Bad Arolsen - Vor restlos ausverkauftem Haus haben sechs Nachwuchsdichter ihren wortreichen Wettstreit beim zweiten Bad Arolser Poetry-Slam ausgetragen.

Verkopfte Worttüfteleien, verträumte Poesie und bemühte Stand-up-Comedy: Bei der „Schlacht der Poesie“ im BAC-Theater war alles vertreten, was sich dem dichterischen Metier in irgendeiner Form verbunden fühlte. Und das bei einem Wettbewerb, bei dem als Hauptpreis eine profane Sektflasche lockte.

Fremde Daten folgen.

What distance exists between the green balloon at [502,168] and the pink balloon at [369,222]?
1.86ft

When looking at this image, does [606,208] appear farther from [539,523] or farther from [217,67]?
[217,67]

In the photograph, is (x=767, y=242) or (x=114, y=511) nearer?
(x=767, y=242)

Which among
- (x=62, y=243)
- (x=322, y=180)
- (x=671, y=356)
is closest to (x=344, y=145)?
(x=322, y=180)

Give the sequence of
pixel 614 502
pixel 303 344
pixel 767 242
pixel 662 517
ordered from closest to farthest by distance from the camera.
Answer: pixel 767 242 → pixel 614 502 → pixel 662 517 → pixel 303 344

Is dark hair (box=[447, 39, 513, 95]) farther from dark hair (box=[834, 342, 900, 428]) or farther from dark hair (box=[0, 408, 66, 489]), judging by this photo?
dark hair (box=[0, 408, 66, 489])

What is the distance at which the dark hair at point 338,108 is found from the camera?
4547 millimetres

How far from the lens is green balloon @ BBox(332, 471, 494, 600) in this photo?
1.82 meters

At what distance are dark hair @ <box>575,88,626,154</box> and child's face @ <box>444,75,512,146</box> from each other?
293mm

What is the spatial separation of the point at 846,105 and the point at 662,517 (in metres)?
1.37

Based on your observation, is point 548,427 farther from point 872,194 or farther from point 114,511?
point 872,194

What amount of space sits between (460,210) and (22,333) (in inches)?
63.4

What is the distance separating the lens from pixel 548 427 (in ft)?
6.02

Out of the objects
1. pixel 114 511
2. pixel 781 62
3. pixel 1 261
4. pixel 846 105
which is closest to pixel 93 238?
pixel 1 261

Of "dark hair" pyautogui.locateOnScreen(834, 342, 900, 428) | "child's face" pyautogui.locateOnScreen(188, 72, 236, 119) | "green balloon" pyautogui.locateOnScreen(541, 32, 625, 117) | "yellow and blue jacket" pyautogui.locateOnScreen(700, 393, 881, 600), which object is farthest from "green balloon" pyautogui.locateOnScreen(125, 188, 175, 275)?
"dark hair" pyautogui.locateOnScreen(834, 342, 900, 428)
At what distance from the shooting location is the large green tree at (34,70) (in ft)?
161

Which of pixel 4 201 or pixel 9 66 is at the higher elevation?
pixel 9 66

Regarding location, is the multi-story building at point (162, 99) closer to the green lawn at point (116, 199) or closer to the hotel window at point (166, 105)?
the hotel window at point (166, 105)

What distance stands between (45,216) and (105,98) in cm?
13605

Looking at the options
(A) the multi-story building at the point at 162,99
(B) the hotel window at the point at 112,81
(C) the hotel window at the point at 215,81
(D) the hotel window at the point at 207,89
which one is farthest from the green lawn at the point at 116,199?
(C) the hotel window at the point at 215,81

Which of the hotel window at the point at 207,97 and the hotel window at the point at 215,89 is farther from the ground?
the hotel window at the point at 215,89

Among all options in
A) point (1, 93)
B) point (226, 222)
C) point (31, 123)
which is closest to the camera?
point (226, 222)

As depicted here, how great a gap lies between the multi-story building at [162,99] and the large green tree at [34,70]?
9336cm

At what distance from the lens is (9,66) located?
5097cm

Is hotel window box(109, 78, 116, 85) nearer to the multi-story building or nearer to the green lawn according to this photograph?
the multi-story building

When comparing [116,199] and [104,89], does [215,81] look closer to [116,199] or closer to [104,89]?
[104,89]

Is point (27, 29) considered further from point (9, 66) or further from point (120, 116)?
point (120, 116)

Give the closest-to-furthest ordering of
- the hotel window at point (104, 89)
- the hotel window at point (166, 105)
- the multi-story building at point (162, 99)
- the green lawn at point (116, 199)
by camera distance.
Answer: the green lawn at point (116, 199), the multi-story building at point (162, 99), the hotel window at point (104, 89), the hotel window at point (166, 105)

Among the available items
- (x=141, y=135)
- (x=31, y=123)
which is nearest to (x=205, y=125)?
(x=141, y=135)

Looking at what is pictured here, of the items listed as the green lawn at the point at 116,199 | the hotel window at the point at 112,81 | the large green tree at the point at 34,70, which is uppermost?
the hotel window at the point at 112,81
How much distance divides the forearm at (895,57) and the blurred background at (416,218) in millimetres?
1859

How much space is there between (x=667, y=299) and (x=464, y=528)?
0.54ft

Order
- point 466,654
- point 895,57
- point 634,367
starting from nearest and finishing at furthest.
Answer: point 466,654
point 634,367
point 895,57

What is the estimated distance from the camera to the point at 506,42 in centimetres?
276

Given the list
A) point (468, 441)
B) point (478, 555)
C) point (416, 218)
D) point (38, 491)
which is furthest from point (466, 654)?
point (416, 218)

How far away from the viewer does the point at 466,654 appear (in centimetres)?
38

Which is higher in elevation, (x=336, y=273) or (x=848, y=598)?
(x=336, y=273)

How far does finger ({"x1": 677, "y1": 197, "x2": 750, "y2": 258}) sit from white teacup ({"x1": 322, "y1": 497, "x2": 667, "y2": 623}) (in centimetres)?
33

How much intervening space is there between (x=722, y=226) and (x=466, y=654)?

Wie schon bei den Minnesängern im Mittelalter geht es beim Poetry-Slam eben hauptsächlich um die schöne Muse - und den Unterhaltungseffekt, wenn die Wortkaskaden teils stakkatoartig den Saal fluten.

Klug und frech

Maximal sechs Minuten lang und selbst geschrieben mussten die Texte sein, mit denen die fünf Teilnehmer und eine Teilnehmerin, fast durchweg Studenten, vor ihr Publikum traten. Das „Anheizen“ übernahmen Moderator Felix Römer mit einem ausgedehnten Applaustraining sowie der Helser Lokalmatador „Indiana“ Jonas Meyer. Letzterer trat zusammen mit Kumpel Maximilian Kelle als „Duo Lumpenpack“ auf, das mit klug getexteten und umwerfend frech vorgetragenen Songs wie seinerzeit die jungen Ärzte aus Berlin für Begeisterung im Saal sorgte.

Die eigentlichen Stars des Abends, die „Poetry-Slammer“, hatten es danach aber keineswegs schwerer. Jeder brachte schließlich seinen eigenen Stil mit, der am Ende Olga aus Zürich, Piet aus Berlin, Jakob aus Wernigerode und Torben aus Göttingen auf die Ziellinie beförderte. Eine Liebeserklärung an die Heimatstadt, die lakonische Schilderung eines Dates, quälendes Sinnieren über die eigene Beeinträchtigung und ein skurril erzähltes Partyerlebnis hatten die Teilnehmer nach vorn gebracht. Dort, nämlich nebeneinander auf der Bühne, blieben sie auch bis Schlussapplaus stehen. Den vom Moderator geforderten „Zehn-Punkte-Applaus für alle“ nahm das Publikum am Ende wörtlich, sodass eigentlich alle Teilnehmer als Sieger hervorgingen. Das gefiel auch den Veranstaltern: Im BAC-Theater, so Vorsitzender Jochen Kentel, soll der Dichterwettstreit künftig ein regelmäßiges Forum erhalten.